BRIEF DESCRIPTION OF THE DRAWINGS

[0010] The specification makes reference to the following appended figure, in which use of like reference numerals is intended to illustrate like or analogous components.

[0011] FIG. 1 illustrates a system for processing aluminum chips according to embodiments.

[0012] FIG. 2 illustrates a briquetting apparatus of the processing system of FIG. 1 according to embodiments.

[0013] FIG. 3 is a flowchart of a briquetting process using the briquetting apparatus of FIG. 2 according to embodiments.

[0014] FIG. 4 is a top view of a chip processing system with the briquetting apparatus of FIG. 1 according to embodiments.

[0015] FIG. 5 is a side view of the chip processing system of FIG. 4.

DETAILED DESCRIPTION

[0016] Described herein are systems and methods for producing briquettes from loose metal chips, such as but not limited to loose aluminum chips. In certain embodiments, the systems and methods described herein may improve the productivity of briquette formation compared to traditional approaches. In one non-limiting example, the systems and methods described herein may have a briquetting cycle time, or time required to produce a briquette, of less than 12 seconds, such as less than or equal to 11 seconds, such as less than or equal to 10 seconds, such as less than or equal to 9 seconds, such as less than or equal to 8 seconds, such as less than or equal to 7 seconds, or such as less than or equal to 6 seconds. In certain embodiments, the systems and methods described herein utilize a briquetting apparatus with at least two separate workstations, such as at least three workstations. In such embodiments, one station may be dedicated to only producing briquettes (i.e., the cycle time at the station is limited to compacting loose chips into briquettes), and the other stations may input the loose chips and release the briquette. In some embodiments, the briquetting apparatus may be fully automated. In certain embodiments, the briquetting process may continuously form briquettes at a rate of about 6 seconds or less for one briquette. In certain embodiments, the systems and methods described herein may reliably produce briquettes having a density of at least about 2.5 g/cm³.

[0017] In some embodiments, the systems and methods described herein may produce briquettes from segregated alloys. As non-limiting examples, the systems and methods described herein may receive aluminum chips from an aluminum chip-generating system, such as but not limited to a scalper or edge trimmer, and segregate aluminum chips of a first alloy (or first group of alloys) from the aluminum chips. In certain embodiments, segregated aluminum chips may be compacted into briquettes. As non-limiting examples, the systems and methods described herein may be utilized for forming briquettes from 3xxx/4xxx brazing and fin chips and/or from low Cu 6xxx chips; however, in other embodiments, other alloys may be segregated and/or formed into briquettes as desired.

Complete the following:
1 – Translate this sentence from the passage on briquetting metal chips into Spanish: "In some embodiments, the briquetting apparatus may be fully automated."
2 – Write out the part of the passage on briquetting metal chips starting with "[0011] FIG. 1" and going on through "2 according to embodiments.".
These items have nothing to do with the passage above.

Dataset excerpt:

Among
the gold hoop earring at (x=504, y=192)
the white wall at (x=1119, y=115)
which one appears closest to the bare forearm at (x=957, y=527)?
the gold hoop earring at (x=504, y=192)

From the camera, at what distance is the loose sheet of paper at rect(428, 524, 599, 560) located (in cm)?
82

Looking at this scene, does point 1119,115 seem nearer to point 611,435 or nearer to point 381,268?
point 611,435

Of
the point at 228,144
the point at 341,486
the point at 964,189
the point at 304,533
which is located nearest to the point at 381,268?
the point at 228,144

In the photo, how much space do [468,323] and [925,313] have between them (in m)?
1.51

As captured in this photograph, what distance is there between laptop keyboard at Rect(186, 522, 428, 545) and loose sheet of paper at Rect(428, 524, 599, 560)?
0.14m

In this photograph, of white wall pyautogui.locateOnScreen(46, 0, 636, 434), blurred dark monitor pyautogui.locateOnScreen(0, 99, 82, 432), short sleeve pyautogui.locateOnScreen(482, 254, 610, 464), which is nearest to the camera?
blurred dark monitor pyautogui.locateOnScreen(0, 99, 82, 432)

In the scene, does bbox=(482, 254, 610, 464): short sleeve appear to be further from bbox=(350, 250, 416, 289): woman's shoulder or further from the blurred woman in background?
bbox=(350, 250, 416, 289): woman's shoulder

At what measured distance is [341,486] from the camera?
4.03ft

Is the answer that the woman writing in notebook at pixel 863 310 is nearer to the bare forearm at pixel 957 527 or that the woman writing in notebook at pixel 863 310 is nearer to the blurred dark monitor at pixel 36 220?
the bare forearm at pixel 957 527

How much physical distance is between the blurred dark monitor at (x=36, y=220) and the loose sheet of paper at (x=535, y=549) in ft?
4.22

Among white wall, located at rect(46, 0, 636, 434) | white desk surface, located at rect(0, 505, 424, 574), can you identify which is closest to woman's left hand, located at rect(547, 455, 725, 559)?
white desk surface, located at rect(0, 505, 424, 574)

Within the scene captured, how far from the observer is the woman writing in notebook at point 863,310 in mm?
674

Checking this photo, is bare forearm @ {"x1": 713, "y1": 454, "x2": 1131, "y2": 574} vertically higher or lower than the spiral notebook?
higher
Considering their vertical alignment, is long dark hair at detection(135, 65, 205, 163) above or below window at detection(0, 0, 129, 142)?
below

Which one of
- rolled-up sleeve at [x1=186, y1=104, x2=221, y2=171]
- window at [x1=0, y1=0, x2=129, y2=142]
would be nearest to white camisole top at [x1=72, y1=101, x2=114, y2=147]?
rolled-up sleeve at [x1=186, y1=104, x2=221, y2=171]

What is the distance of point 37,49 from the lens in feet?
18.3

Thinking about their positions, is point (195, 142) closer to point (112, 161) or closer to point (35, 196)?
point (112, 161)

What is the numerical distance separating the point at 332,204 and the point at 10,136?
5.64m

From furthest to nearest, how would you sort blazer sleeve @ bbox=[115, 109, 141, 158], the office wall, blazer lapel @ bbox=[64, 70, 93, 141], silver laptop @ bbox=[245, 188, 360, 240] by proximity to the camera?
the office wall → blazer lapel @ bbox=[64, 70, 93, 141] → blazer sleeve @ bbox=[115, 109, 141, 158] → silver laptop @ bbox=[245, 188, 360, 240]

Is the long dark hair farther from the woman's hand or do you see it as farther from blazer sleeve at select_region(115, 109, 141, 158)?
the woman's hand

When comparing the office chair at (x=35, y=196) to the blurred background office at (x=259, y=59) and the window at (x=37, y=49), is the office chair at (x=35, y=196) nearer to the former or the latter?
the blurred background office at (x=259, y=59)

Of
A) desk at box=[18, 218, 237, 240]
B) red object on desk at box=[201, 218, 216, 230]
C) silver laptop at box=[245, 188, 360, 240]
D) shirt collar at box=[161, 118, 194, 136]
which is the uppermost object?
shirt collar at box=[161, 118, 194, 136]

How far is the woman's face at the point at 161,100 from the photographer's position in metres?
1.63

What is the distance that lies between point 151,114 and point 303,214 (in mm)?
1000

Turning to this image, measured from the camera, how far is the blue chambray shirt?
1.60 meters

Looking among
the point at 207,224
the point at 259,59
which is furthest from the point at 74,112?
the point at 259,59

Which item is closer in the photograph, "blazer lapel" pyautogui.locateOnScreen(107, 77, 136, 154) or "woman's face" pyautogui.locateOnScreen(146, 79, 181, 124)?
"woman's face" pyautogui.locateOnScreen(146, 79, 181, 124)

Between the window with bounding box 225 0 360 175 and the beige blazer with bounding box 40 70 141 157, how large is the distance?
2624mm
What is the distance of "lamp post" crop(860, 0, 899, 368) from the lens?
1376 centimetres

==

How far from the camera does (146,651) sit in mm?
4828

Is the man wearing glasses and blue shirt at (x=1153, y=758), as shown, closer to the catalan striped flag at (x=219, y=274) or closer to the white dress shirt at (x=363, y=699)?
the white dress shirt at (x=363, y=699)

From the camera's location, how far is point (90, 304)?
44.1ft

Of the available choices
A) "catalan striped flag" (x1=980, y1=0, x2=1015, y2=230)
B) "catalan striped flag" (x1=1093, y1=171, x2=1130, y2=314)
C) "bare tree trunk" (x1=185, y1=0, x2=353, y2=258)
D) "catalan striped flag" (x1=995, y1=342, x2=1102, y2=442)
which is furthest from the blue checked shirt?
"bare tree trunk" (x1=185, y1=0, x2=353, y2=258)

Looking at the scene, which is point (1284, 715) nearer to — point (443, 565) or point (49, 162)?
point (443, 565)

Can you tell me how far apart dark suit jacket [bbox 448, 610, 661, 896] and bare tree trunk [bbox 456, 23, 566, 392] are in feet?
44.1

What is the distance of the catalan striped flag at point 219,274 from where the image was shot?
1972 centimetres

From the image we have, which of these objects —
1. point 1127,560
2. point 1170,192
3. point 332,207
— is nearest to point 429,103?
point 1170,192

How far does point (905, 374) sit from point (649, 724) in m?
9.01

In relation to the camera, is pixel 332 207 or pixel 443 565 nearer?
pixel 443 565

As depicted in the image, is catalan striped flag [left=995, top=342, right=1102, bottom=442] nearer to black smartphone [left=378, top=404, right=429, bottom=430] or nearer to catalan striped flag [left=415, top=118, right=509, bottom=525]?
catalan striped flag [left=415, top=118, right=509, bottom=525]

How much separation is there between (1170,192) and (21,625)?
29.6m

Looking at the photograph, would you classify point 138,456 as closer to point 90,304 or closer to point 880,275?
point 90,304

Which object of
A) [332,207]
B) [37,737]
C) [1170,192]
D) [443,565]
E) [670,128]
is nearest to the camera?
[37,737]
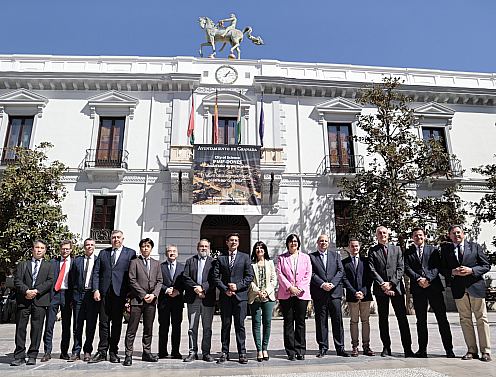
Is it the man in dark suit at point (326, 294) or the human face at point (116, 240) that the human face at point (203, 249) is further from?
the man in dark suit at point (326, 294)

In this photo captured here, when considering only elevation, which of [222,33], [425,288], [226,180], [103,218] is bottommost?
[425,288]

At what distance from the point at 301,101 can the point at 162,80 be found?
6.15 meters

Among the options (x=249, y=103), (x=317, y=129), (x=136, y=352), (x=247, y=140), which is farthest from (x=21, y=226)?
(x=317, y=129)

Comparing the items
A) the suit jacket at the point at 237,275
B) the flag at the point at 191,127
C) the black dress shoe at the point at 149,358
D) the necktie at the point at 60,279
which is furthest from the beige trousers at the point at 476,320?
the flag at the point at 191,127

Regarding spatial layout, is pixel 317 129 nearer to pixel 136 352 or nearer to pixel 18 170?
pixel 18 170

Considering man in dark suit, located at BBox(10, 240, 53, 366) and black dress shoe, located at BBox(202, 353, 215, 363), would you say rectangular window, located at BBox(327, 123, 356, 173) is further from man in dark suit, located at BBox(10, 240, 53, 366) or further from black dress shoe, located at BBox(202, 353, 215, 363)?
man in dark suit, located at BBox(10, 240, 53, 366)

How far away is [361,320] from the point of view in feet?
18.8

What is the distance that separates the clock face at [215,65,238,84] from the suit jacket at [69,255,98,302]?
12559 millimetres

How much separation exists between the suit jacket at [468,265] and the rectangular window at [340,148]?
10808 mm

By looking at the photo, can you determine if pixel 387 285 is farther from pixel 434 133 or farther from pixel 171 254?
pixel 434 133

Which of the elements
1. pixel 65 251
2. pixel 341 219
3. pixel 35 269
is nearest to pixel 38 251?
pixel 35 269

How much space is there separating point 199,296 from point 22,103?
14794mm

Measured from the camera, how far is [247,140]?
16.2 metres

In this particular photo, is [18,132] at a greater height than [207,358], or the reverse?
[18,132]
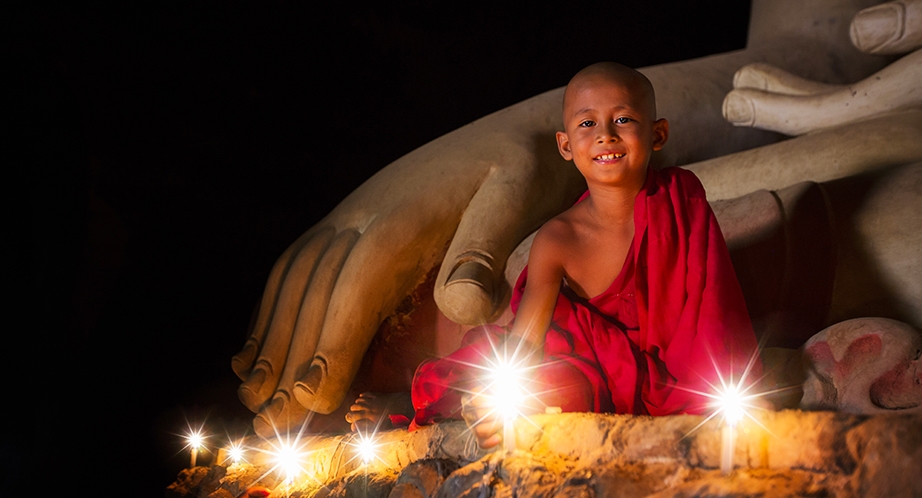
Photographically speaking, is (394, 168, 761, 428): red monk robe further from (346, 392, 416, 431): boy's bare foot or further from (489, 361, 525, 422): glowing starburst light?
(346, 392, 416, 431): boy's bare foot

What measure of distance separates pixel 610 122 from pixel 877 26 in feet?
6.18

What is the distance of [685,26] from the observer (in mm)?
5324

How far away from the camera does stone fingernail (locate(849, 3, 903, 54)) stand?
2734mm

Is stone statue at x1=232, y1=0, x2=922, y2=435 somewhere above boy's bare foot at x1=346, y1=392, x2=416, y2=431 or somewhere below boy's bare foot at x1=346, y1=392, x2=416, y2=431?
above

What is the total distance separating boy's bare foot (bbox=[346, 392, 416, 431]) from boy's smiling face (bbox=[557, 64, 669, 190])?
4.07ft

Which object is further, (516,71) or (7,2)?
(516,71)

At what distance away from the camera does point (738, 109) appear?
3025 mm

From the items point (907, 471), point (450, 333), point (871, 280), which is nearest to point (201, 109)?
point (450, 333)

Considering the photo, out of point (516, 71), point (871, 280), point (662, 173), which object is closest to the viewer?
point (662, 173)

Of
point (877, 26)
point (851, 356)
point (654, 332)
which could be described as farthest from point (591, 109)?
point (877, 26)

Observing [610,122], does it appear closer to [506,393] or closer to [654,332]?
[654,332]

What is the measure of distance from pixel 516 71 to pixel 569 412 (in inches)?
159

==

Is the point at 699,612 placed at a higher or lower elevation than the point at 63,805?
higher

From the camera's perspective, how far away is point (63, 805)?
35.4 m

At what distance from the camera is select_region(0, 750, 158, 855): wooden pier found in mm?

Responses to the exercise:
1 – En algunas realizaciones, el aparato de briquetado puede estar totalmente automatizado.

2 –
[0011] FIG. 1 illustrates a system for processing aluminum chips according to embodiments.

[0012] FIG. 2 illustrates a briquetting apparatus of the processing system of FIG. 1 according to embodiments.

[0013] FIG. 3 is a flowchart of a briquetting process using the briquetting apparatus of FIG. 2 according to embodiments.